Robin Garr wrote:I could make a Jesuitical case that most consumers had no real access to wine discussion online until the CompuServe forum launched in 1985.

This is really outside the point of my posting. What I've been trying to tell you though (or what you can research for yourself) is that this is an intuitive impression from personal experience, possibly true for you, and for many Compuserve users. But contradicted as a more general situation by the record of widespread growth of "public-access sites" in that era which (I gather from this thread) you are unfamiliar with. In common with most consumers who were not aware of public Internet opportunities at that time. (The distinction is one of the famous misconceptions of Internet history.)

Robin Garr wrote:You're the first to bring it up. :)

On this forum. :) What triggered my query here was this site -- domain name created 1999 by record -- claiming to be "Internet's original wine forum," whereas you'd posted to another Internet wine forum in 1993. You've explained that this one actually had older roots.

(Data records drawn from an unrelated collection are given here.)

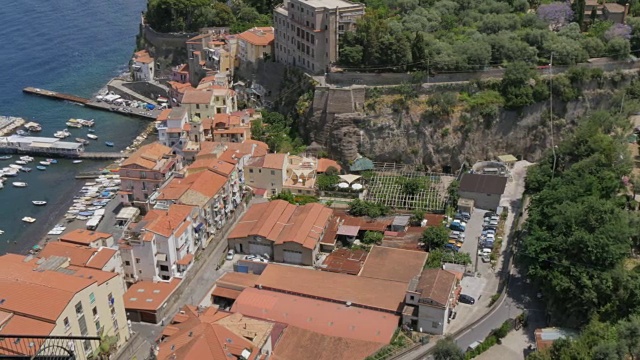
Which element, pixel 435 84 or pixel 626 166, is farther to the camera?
pixel 435 84

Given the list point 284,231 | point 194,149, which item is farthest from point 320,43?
point 284,231

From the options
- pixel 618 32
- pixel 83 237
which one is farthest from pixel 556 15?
pixel 83 237

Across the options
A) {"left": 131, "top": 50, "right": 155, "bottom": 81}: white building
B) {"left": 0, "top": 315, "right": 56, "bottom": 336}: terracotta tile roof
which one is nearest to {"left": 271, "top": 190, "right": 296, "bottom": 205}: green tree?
{"left": 0, "top": 315, "right": 56, "bottom": 336}: terracotta tile roof

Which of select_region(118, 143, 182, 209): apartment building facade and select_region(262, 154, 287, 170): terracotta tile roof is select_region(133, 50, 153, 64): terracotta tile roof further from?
select_region(262, 154, 287, 170): terracotta tile roof

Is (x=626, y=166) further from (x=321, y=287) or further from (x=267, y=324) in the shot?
(x=267, y=324)

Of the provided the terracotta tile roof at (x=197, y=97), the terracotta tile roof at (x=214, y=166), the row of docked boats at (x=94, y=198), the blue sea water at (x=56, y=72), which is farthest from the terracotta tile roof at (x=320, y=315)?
the terracotta tile roof at (x=197, y=97)

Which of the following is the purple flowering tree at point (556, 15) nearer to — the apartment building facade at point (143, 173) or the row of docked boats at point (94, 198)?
the apartment building facade at point (143, 173)

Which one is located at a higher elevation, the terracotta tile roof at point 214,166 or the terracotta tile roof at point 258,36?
the terracotta tile roof at point 258,36

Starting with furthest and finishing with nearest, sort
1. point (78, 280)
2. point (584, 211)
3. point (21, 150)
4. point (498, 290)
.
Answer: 1. point (21, 150)
2. point (498, 290)
3. point (584, 211)
4. point (78, 280)
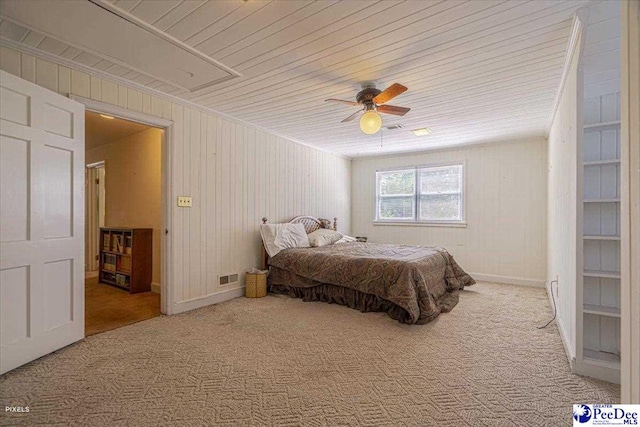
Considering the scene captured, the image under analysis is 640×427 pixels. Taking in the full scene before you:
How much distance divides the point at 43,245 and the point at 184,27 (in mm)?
1983

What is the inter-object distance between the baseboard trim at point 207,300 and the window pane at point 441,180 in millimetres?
4011

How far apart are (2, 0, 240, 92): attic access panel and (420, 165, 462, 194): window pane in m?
4.31

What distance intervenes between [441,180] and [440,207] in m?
0.53

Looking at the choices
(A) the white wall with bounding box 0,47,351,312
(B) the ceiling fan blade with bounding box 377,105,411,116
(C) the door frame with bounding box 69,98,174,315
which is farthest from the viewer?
(C) the door frame with bounding box 69,98,174,315

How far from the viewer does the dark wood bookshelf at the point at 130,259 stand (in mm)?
4426

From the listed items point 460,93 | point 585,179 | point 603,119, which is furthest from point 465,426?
point 460,93

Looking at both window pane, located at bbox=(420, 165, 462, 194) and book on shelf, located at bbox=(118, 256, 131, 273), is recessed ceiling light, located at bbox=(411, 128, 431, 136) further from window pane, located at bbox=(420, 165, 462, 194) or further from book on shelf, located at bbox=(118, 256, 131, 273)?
book on shelf, located at bbox=(118, 256, 131, 273)

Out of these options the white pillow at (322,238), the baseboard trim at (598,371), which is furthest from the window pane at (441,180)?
the baseboard trim at (598,371)

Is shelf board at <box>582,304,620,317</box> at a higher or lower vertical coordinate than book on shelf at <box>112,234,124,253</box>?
lower

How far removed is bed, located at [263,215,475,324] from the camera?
318 centimetres

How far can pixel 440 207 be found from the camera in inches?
227

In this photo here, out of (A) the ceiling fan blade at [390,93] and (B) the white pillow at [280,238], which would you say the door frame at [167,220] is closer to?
(B) the white pillow at [280,238]

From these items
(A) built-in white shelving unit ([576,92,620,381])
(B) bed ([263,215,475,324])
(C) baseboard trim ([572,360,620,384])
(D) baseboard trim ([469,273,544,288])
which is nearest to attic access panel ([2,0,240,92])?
(B) bed ([263,215,475,324])

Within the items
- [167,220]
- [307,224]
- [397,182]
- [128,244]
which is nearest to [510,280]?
[397,182]
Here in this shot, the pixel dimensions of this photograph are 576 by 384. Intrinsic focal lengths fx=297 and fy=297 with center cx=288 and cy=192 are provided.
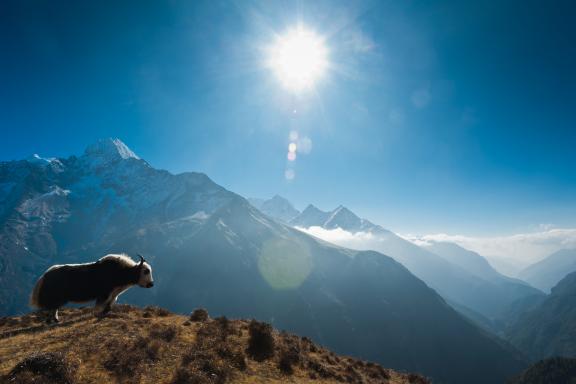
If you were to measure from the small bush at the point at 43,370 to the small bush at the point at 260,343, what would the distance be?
7020 millimetres

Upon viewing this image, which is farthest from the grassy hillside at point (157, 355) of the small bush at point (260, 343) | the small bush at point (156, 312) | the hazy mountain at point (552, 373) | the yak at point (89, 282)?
the hazy mountain at point (552, 373)

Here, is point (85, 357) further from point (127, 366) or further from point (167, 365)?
point (167, 365)

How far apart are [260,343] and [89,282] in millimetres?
9661

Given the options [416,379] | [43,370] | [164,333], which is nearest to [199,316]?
[164,333]

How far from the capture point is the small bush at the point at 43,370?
7.98 metres

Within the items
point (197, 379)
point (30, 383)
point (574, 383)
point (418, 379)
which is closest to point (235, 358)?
point (197, 379)

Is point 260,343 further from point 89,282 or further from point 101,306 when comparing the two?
point 89,282

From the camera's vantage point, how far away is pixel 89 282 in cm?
1577

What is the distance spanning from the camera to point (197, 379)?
9.62 m

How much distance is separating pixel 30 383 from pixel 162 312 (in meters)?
11.3

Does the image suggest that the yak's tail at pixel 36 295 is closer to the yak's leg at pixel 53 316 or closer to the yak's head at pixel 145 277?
the yak's leg at pixel 53 316

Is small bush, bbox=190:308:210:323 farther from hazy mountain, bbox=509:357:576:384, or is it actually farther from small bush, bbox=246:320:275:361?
hazy mountain, bbox=509:357:576:384

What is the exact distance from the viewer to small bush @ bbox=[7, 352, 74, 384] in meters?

The claims' ambiguity remains, and would do so even if no one brought it up.


*Despite Berners-Lee's 1991 coinage of "a web" to mean any group of linked documents. Technical standards bodies and other formal users still carefully distinguish WWW protocols from the Internet itself. A friend who wrote a best-selling Internet guide in the early 1990s (still selling in later editions) once harangued over the phone "there is no 'the' World Wide Web. It's a class of tools for the Internet. Why don't people get that?" (He no longer argues the point.) I also avoid "Usenet" for the newsgroups, to escape seductively confusing misinterpretations.